**TEXT PASSAGE:**
━━━━━━━━━━

Consider customer complaints and disputes — process areas that have humbled even the richest, most sophisticated lenders. Their sheer volume and complexity push even the best systems to the brink. Most lenders don’t have enough human resources to devote to reviewing each inbound contact in a thorough and timely manner; many even rely on random sampling to get a gauge on which product features need fixing first. The logistical hurdles inherent in data that arrives in unstructured formats via several different channels (text, chatbot, email, live phone call, voicemail, third-party sites and portals) exacerbate the problem. It’s a recipe for inefficiencies at best, or compliance and reputational nightmares at worst.
Standard tabular infrastructure was always a poor fit for this kind of complex, text-based data, but that’s exactly where the newest crop of AI models excel. Sophisticated AI agents consisting of components such as large language models, long-term memory, and access to the lender’s internal tools and systems can help spin diffuse pieces of straw into gold. Use cases include:
Standardizing disparate data sources and formats into a single, digestible, computer- and human-readable database;
Labeling and categorizing contacts by type and severity; and
Determining and executing an appropriate form of response/recourse
As a former risk manager at both a large bank and an emerging fintech, I would’ve loved to have all our disparate complaints datasets organized and categorized into one single source, along with a prepopulated treatment recommendation. In addition to saving me and my colleagues a ton of time and energy, it would have granted us real-time visibility into every inbound customer contact — no more clunky random samples on a monthly or quarterly basis.

━━━━━━━━━━

**RECORDED INFORMATION:**
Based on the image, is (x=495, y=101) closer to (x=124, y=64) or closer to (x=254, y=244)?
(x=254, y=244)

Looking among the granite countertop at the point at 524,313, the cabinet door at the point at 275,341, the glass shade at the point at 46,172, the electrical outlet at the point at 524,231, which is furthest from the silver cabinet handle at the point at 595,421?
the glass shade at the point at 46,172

━━━━━━━━━━

**YOUR TASK:** Reproduce the passage about AI agents and customer complaints word for word, from start to finish.

**WRITTEN RESPONSE:**
Consider customer complaints and disputes — process areas that have humbled even the richest, most sophisticated lenders. Their sheer volume and complexity push even the best systems to the brink. Most lenders don’t have enough human resources to devote to reviewing each inbound contact in a thorough and timely manner; many even rely on random sampling to get a gauge on which product features need fixing first. The logistical hurdles inherent in data that arrives in unstructured formats via several different channels (text, chatbot, email, live phone call, voicemail, third-party sites and portals) exacerbate the problem. It’s a recipe for inefficiencies at best, or compliance and reputational nightmares at worst.
Standard tabular infrastructure was always a poor fit for this kind of complex, text-based data, but that’s exactly where the newest crop of AI models excel. Sophisticated AI agents consisting of components such as large language models, long-term memory, and access to the lender’s internal tools and systems can help spin diffuse pieces of straw into gold. Use cases include:
Standardizing disparate data sources and formats into a single, digestible, computer- and human-readable database;
Labeling and categorizing contacts by type and severity; and
Determining and executing an appropriate form of response/recourse
As a former risk manager at both a large bank and an emerging fintech, I would’ve loved to have all our disparate complaints datasets organized and categorized into one single source, along with a prepopulated treatment recommendation. In addition to saving me and my colleagues a ton of time and energy, it would have granted us real-time visibility into every inbound customer contact — no more clunky random samples on a monthly or quarterly basis.